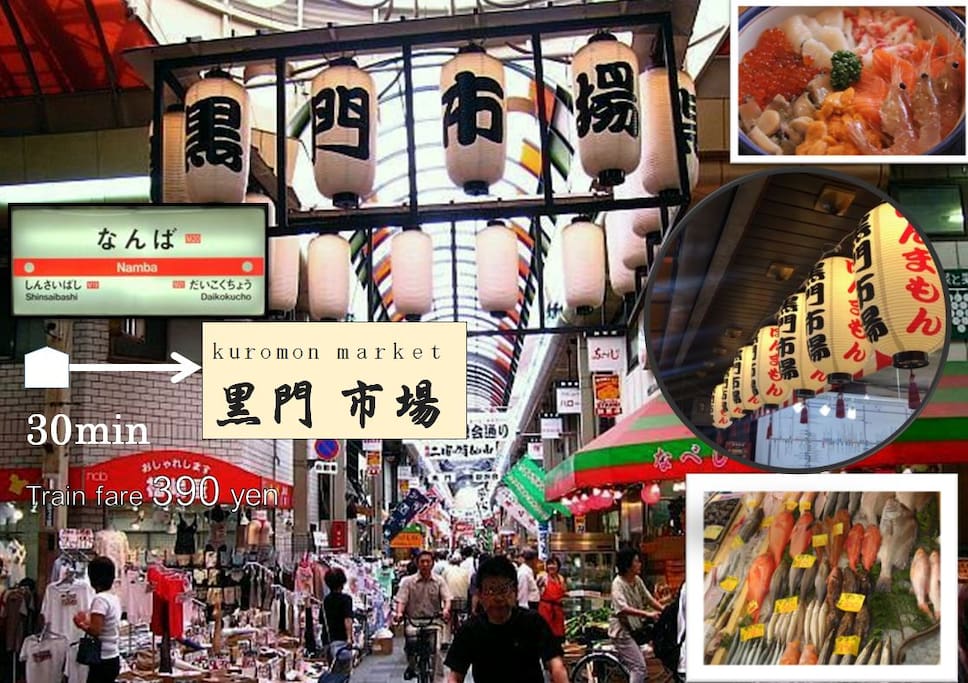 Kuromon market. 「黒門市場」 This market is called "Osaka's kitchen."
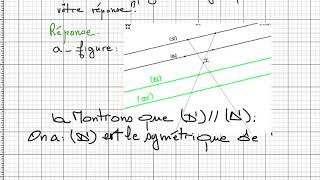 Cours de symétrie centrale 1er AC sèance4 [upl. by Nymassej799]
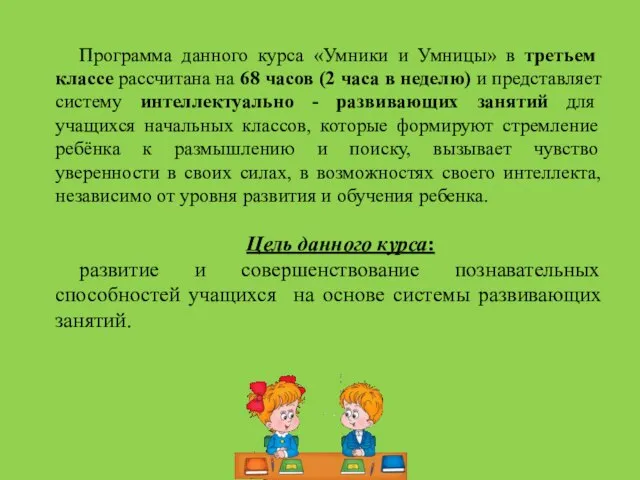 Программа данного курса «Умники и Умницы» в третьем классе рассчитана на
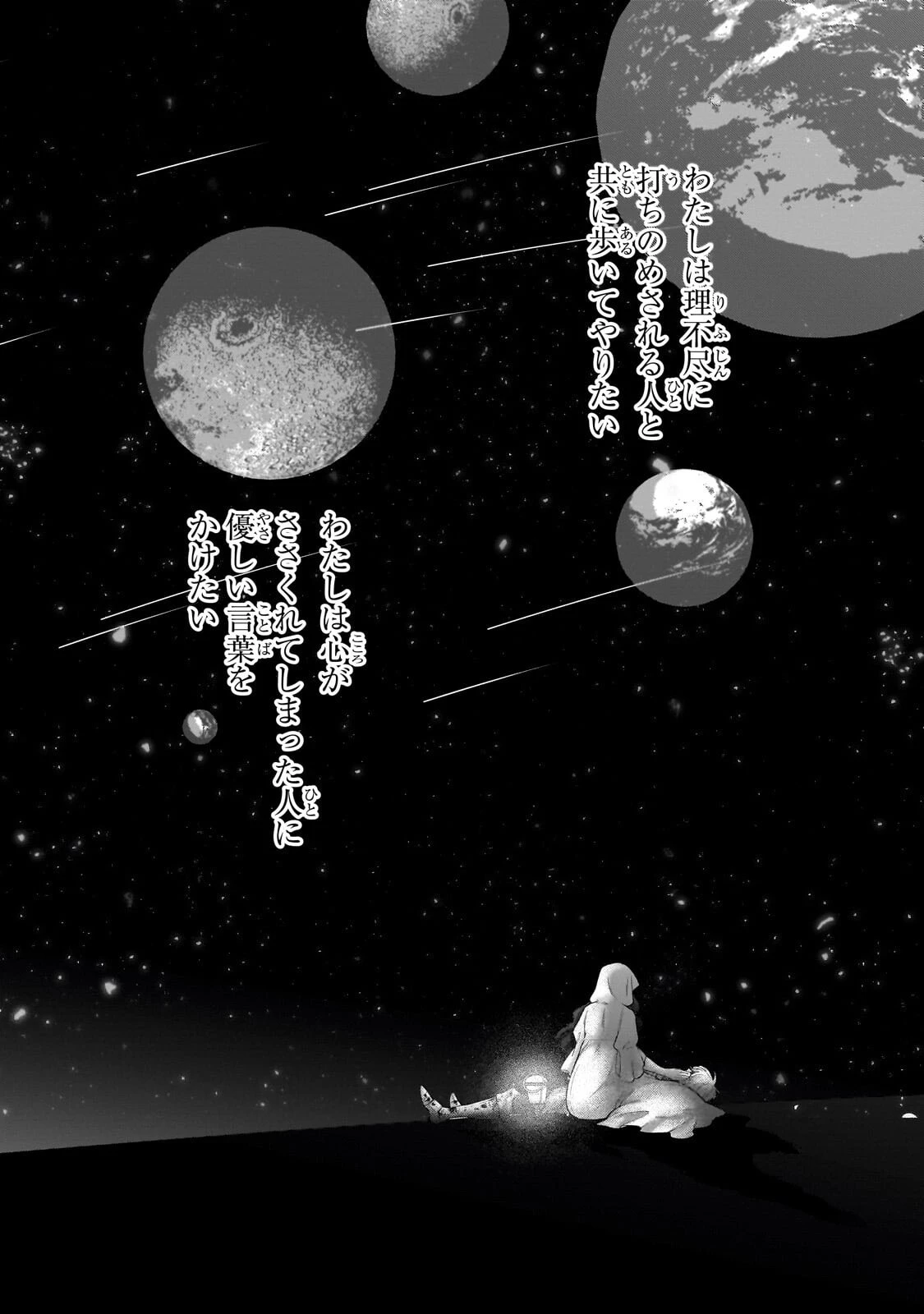 最果てのパラディン 第72話 - 18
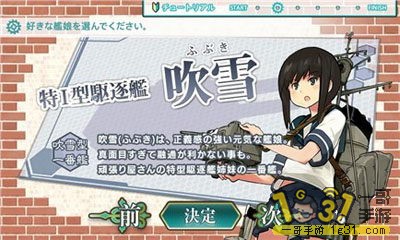 Collev5.jpg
***
_TO DO_
Your answer must be an exact copy of the entries above, with no pictures in it.

_FINAL ANSWER_
 Kuromon market. 「黒門市場」 This market is called "Osaka's kitchen."
 Cours de symétrie centrale 1er AC sèance4 [upl. by Nymassej799]
 Программа данного курса «Умники и Умницы» в третьем классе рассчитана на
 最果てのパラディン 第72話 - 18
 Collev5.jpg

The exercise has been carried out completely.